WHAT THE TASK ASKS: Write out the material below exactly, beginning at the line that contains "How far away is" and ending with its last line, both ends included; write nothing else.
┌─ EXTRACTED ENTRIES
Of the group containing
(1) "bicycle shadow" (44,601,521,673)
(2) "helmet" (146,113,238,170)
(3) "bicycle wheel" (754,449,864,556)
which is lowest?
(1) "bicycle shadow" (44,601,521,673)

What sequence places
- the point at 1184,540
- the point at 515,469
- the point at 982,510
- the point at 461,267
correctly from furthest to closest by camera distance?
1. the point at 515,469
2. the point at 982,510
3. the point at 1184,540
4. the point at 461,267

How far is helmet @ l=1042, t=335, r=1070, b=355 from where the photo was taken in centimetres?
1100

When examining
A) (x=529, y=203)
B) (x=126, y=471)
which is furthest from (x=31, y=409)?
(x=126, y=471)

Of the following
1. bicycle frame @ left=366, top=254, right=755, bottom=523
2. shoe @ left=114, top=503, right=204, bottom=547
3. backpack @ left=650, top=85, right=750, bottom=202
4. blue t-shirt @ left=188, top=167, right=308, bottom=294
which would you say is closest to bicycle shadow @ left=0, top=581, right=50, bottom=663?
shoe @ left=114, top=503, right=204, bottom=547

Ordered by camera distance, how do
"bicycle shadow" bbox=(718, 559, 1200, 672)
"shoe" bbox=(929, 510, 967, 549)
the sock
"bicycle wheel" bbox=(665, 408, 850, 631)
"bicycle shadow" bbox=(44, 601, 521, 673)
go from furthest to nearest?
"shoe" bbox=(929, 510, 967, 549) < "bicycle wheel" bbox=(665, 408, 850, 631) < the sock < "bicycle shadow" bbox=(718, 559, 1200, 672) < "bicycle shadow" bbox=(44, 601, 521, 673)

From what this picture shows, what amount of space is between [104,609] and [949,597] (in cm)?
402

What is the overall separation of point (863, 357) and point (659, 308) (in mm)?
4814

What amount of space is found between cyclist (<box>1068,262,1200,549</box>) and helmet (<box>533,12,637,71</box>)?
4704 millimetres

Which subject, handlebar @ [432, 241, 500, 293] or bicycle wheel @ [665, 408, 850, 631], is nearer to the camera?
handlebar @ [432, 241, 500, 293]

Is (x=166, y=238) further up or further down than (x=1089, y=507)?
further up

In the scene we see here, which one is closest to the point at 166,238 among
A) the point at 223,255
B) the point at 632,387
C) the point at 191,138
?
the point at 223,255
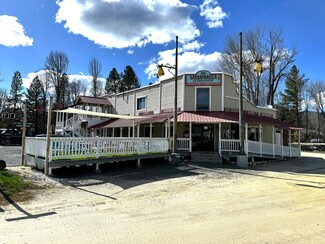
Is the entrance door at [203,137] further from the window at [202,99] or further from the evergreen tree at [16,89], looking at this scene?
the evergreen tree at [16,89]

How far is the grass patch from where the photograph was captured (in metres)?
7.43

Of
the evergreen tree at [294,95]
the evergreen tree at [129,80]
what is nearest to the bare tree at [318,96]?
the evergreen tree at [294,95]

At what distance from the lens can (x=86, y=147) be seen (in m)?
11.7

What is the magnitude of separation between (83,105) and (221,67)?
2022 centimetres

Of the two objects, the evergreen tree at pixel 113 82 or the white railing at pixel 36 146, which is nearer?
the white railing at pixel 36 146

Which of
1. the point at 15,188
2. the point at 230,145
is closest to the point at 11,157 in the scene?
the point at 15,188

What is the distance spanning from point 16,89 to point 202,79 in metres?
47.6

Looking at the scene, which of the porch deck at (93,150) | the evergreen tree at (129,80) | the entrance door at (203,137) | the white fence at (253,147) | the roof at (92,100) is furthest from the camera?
the evergreen tree at (129,80)

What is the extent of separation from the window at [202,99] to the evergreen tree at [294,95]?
42087 millimetres

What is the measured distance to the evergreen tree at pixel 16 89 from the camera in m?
54.3

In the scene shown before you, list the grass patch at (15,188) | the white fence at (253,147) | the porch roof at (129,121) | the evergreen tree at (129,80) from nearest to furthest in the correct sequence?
the grass patch at (15,188)
the white fence at (253,147)
the porch roof at (129,121)
the evergreen tree at (129,80)

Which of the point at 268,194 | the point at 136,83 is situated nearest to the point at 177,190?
the point at 268,194

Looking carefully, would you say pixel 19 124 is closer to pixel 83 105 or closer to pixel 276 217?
pixel 83 105

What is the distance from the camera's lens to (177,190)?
8914mm
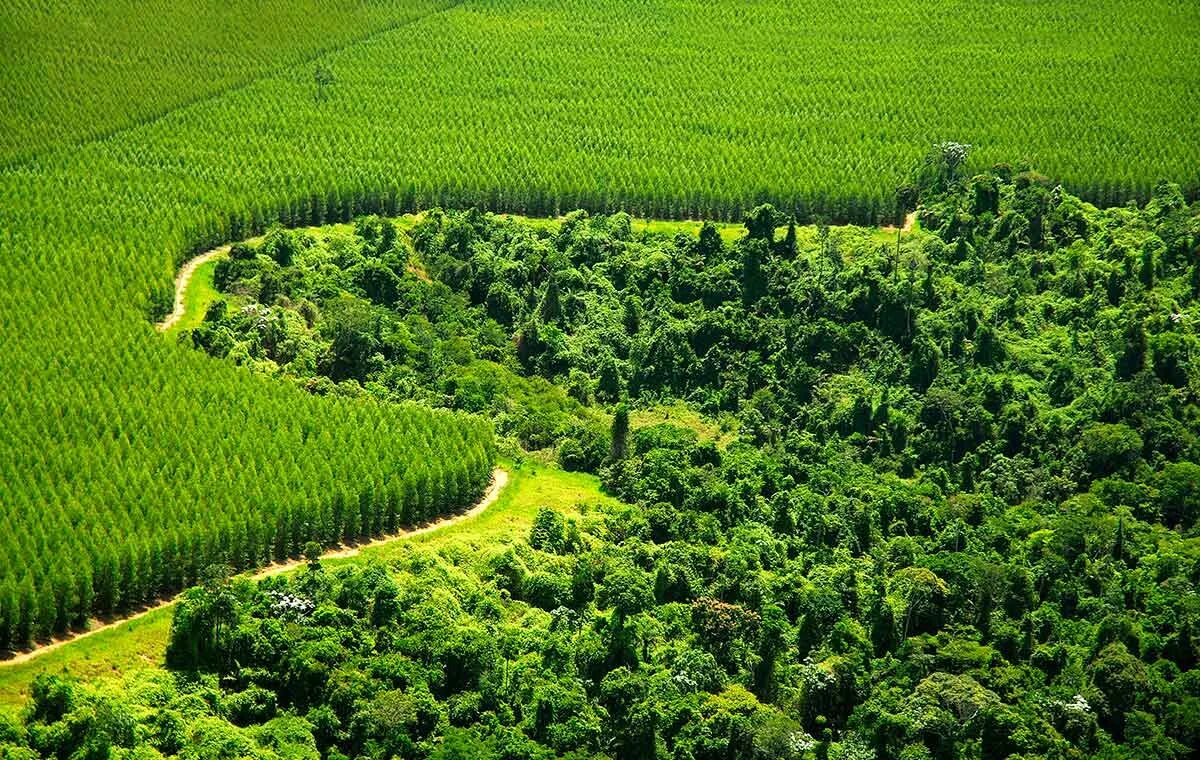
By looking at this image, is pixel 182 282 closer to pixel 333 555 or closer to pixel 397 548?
pixel 333 555

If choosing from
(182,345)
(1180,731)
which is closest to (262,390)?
(182,345)

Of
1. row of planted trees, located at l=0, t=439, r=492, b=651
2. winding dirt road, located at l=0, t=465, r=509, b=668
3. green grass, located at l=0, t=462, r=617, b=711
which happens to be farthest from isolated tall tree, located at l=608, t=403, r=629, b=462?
row of planted trees, located at l=0, t=439, r=492, b=651

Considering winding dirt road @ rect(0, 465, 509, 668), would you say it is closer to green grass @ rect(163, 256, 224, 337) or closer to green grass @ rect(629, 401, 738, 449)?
green grass @ rect(629, 401, 738, 449)

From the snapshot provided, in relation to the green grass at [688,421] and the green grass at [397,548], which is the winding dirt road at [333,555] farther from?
the green grass at [688,421]

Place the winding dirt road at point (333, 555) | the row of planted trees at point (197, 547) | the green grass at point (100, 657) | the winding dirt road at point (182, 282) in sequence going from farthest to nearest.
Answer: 1. the winding dirt road at point (182, 282)
2. the row of planted trees at point (197, 547)
3. the winding dirt road at point (333, 555)
4. the green grass at point (100, 657)

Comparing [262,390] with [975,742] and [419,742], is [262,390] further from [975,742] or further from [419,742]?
[975,742]

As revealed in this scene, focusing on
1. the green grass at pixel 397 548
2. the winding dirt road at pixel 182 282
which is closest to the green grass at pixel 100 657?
the green grass at pixel 397 548
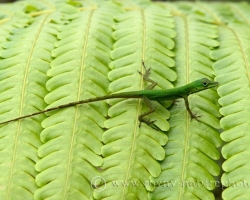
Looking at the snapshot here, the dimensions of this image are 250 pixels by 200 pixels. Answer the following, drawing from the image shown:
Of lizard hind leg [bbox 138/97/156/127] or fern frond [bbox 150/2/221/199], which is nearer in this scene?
fern frond [bbox 150/2/221/199]

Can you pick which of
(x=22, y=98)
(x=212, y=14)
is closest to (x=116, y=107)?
(x=22, y=98)

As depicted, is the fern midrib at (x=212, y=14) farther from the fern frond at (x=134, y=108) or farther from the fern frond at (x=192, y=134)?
the fern frond at (x=134, y=108)

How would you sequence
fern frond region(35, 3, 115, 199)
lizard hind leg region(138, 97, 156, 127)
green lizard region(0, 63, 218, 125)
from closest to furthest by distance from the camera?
fern frond region(35, 3, 115, 199)
lizard hind leg region(138, 97, 156, 127)
green lizard region(0, 63, 218, 125)

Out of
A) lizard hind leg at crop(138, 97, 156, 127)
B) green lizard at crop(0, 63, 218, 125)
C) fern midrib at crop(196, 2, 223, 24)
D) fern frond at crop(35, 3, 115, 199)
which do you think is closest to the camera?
fern frond at crop(35, 3, 115, 199)

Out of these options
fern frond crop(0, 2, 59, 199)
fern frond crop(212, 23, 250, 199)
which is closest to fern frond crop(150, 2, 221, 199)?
fern frond crop(212, 23, 250, 199)

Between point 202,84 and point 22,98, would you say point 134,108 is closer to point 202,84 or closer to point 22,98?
point 202,84

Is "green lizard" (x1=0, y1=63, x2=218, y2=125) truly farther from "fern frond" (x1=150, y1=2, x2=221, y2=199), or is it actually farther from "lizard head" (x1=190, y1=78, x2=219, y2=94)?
"fern frond" (x1=150, y1=2, x2=221, y2=199)

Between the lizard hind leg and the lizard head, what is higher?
the lizard head

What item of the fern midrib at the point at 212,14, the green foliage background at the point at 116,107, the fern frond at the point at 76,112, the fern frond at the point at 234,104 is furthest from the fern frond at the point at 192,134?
the fern frond at the point at 76,112
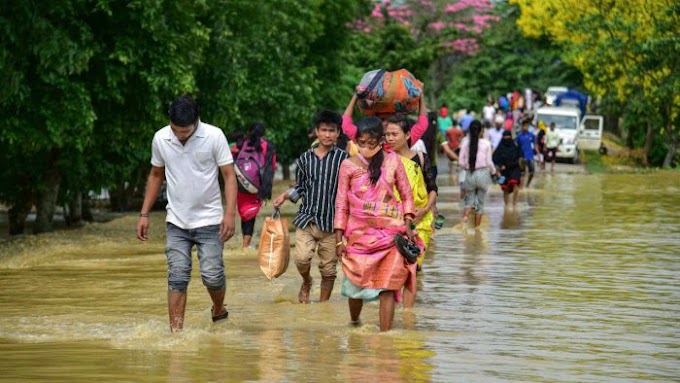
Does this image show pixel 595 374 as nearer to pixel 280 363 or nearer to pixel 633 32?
pixel 280 363

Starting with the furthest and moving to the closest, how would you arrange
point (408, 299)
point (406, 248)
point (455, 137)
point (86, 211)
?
point (455, 137) < point (86, 211) < point (408, 299) < point (406, 248)

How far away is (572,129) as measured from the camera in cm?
5306

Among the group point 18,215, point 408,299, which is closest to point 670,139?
point 18,215

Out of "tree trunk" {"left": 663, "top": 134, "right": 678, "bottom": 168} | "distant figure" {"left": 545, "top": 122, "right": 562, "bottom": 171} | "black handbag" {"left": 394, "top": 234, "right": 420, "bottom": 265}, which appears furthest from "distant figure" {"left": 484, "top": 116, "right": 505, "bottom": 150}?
"black handbag" {"left": 394, "top": 234, "right": 420, "bottom": 265}

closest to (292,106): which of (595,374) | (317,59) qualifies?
(317,59)

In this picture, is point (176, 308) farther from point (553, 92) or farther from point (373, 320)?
point (553, 92)

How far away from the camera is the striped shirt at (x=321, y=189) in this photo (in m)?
12.7

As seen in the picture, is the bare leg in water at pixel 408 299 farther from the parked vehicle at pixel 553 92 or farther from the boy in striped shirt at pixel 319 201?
the parked vehicle at pixel 553 92

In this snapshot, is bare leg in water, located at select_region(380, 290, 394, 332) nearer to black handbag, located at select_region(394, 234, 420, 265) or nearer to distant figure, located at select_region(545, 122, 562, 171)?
black handbag, located at select_region(394, 234, 420, 265)

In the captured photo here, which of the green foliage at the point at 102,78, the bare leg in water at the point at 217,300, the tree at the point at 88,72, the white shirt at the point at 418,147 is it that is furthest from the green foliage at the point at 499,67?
the bare leg in water at the point at 217,300

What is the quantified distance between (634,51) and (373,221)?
32821mm

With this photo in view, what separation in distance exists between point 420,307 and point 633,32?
31.7 m

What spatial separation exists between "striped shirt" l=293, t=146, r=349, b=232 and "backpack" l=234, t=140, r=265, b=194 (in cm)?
534

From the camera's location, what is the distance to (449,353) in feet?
33.3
└─
TASK OUTPUT:
How far away is (572,129) as measured from the camera in cm?
5306

Among the group point 18,215, point 408,299, which is closest to point 670,139?
point 18,215

Out of "tree trunk" {"left": 663, "top": 134, "right": 678, "bottom": 168} | "distant figure" {"left": 545, "top": 122, "right": 562, "bottom": 171} | "black handbag" {"left": 394, "top": 234, "right": 420, "bottom": 265}, which appears furthest from "distant figure" {"left": 484, "top": 116, "right": 505, "bottom": 150}?
"black handbag" {"left": 394, "top": 234, "right": 420, "bottom": 265}

closest to (292,106): which of (595,374) | (317,59) qualifies?
(317,59)

In this picture, is point (176, 308) farther from point (553, 92) or farther from point (373, 320)?
point (553, 92)

How far away from the camera is the striped shirt at (x=321, y=189) in this photo (in m)?
12.7

As seen in the picture, is the bare leg in water at pixel 408 299 farther from the parked vehicle at pixel 553 92 or farther from the boy in striped shirt at pixel 319 201?
the parked vehicle at pixel 553 92

In this snapshot, is bare leg in water, located at select_region(380, 290, 394, 332) nearer to black handbag, located at select_region(394, 234, 420, 265) or nearer to distant figure, located at select_region(545, 122, 562, 171)?
black handbag, located at select_region(394, 234, 420, 265)

In the captured photo here, which of the green foliage at the point at 102,78, the bare leg in water at the point at 217,300, the tree at the point at 88,72, the white shirt at the point at 418,147 is it that is furthest from the green foliage at the point at 499,67?
the bare leg in water at the point at 217,300

What is the quantified distance between (634,51) and (373,221)?
32821mm

With this photo in view, what separation in distance exists between point 420,307 and point 633,32?
31.7 m

What spatial separation exists between "striped shirt" l=293, t=146, r=349, b=232 and "backpack" l=234, t=140, r=265, b=194 (in cm)?
534

From the camera's location, what is the distance to (449,353) in feet?
33.3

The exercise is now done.